Por outro lado, perante tantos manifestos oficiais de apoio e de bacoca rendição às suas rebarbativas propostas, como é que JV se há-de enxergar e reduzir à dimensão do pequeno caso que é o seu? É que, deixem-me  recordar-vos, incapaz de se entender com os seus próprios meandros, esta senhora, ouvi –a eu afirmar, considera-se ao nível de Paula Rego, Júlio Pomar e análogos grandes artistas contemporâneos nacionais… Então, não irá sendo tempo de se colocar no seu devido lugar? Ou, então, não vai sendo tempo de dizer como vai nu o rei?

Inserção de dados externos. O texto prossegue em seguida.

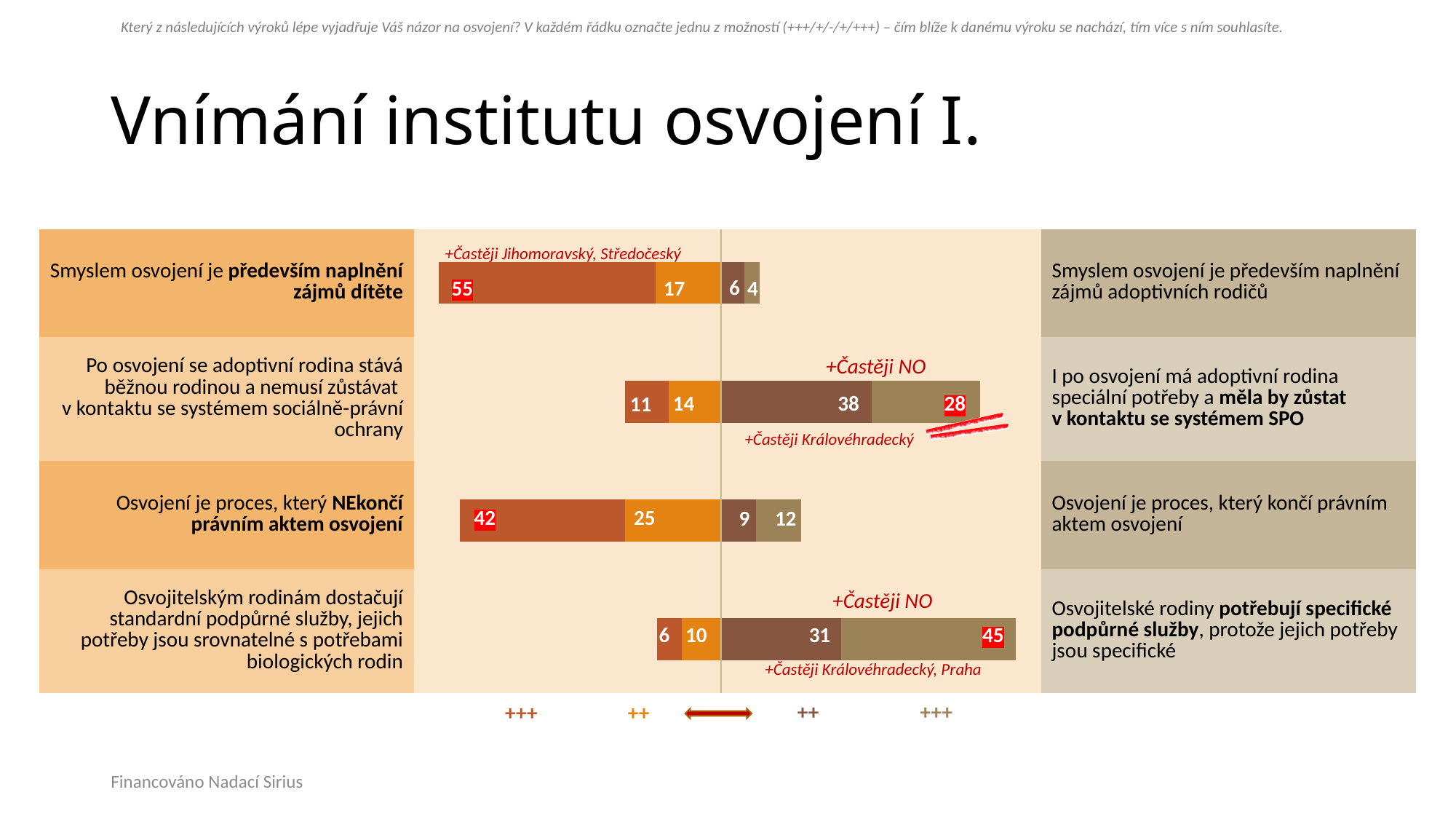
What is the value of the rightmost (+++) segment for the statement "Osvojitelské rodiny potřebují specifické podpůrné služby"? 45 In the first row, what is the difference between the leftmost segment (55) and the rightmost segment (4)? 51 What is the total of all four segments in the bar for the last row ("Osvojitelské rodiny potřebují specifické podpůrné služby")? 92 What red annotation is written above the bar in the first row? +Častěji Jihomoravský, Středočeský What is the value of the orange (++) segment in the row "Osvojení je proces, který NEkončí právním aktem osvojení"? 25 What is the value of the strongest-agreement (+++) segment for the statement "Smyslem osvojení je především naplnění zájmů dítěte"? 55 How many pairs of opposing statements (rows) does the chart show? 4 What kind of chart is shown on the slide? Bar chart (diverging stacked bar chart) In the row "I po osvojení má adoptivní rodina speciální potřeby a měla by zůstat v kontaktu se systémem SPO", what is the value of the brown (++) segment on the right side? 38 What is the total of all four segments in the bar for the first row ("Smyslem osvojení je především naplnění zájmů dítěte")? 82 In the row "Osvojení je proces, který NEkončí právním aktem osvojení", which is larger: the leftmost segment or the rightmost segment? The leftmost segment (42) Which segment value is the largest in the entire chart? 55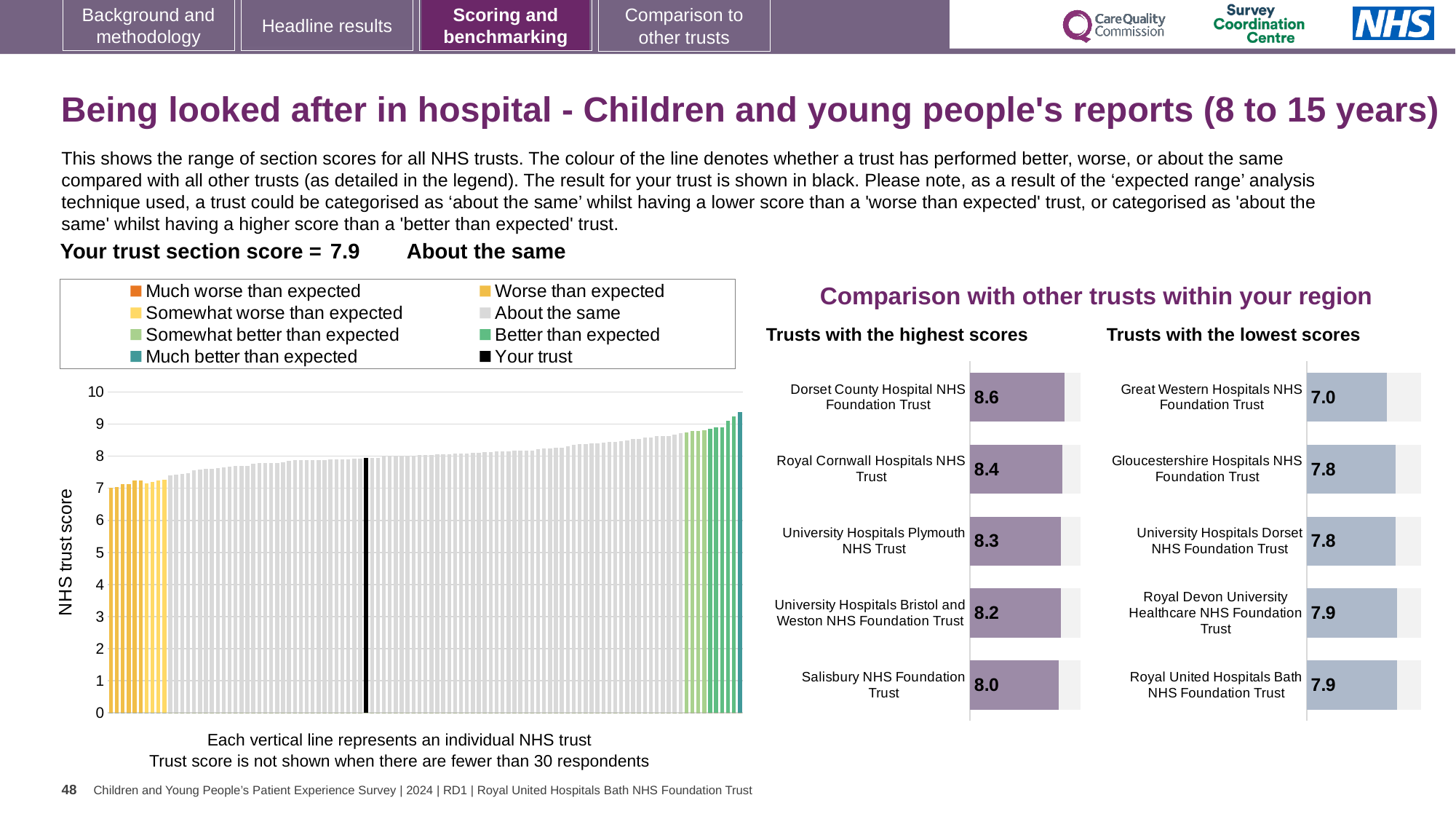
In the large chart on the left, do the trust scores rise or fall from left to right? Rise In the 'Trusts with the lowest scores' chart, what is the difference between the scores of Gloucestershire Hospitals NHS Foundation Trust and Great Western Hospitals NHS Foundation Trust? 0.8 In the 'Trusts with the highest scores' chart, what is the score for Salisbury NHS Foundation Trust? 8.0 In the 'Trusts with the lowest scores' chart, which trust has the lowest score? Great Western Hospitals NHS Foundation Trust In the 'Trusts with the highest scores' chart, which trust has the highest score? Dorset County Hospital NHS Foundation Trust In the 'Trusts with the lowest scores' chart, what is the score for Great Western Hospitals NHS Foundation Trust? 7.0 In the 'Trusts with the lowest scores' chart, which has the larger score: Royal Devon University Healthcare NHS Foundation Trust or Great Western Hospitals NHS Foundation Trust? Royal Devon University Healthcare NHS Foundation Trust How many entries does the legend above the large chart on the left list? 8 In the 'Trusts with the highest scores' chart, what is the difference between the scores of Dorset County Hospital NHS Foundation Trust and Salisbury NHS Foundation Trust? 0.6 How many trusts are shown in the 'Trusts with the highest scores' chart? 5 In the 'Trusts with the highest scores' chart, what is the score for Dorset County Hospital NHS Foundation Trust? 8.6 What kind of chart is the large chart on the left showing NHS trust scores? Bar chart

Hão-de permitir que aconselhe não se deixem impressionar pelos valores que tais objectos atingem nos mercados da especialidade e em leilões internacionais promovidos por prestigiadas casas que nada hesitam em fazer os melhores negócios ainda que à custa de certas perversidades do mundo cultural. Sabem? A espuma dos dias tem muitas facetas. Quantas e quantas obras-primas de tempos idos, plásticas, literárias, musicais, não resistiram ao filtro dos tempos? E vice versa?     

Finalmente, uma referência a Sintra que, como tenho tido a gratíssima oportunidade de divulgar, a breve trecho, vai acolher no seu Casino, à Heliodoro Salgado, a prestigiada Colecção de Bartolomeu Cid dos Santos, esse sim, um dos tais grandes mestres da Arte Portuguesa actual que, meus caros amigos – por favor, não confundam! – já não diria, com objectos de fancaria ordinária, mas com peças que, lá pelo facto de se acoitarem aos nobres salões das idas monarquias gaulesa e lusa, nem por isso adquirem a categoria de inequívocos artefactos…

Ainda não ouviram falar de trigo e de joio?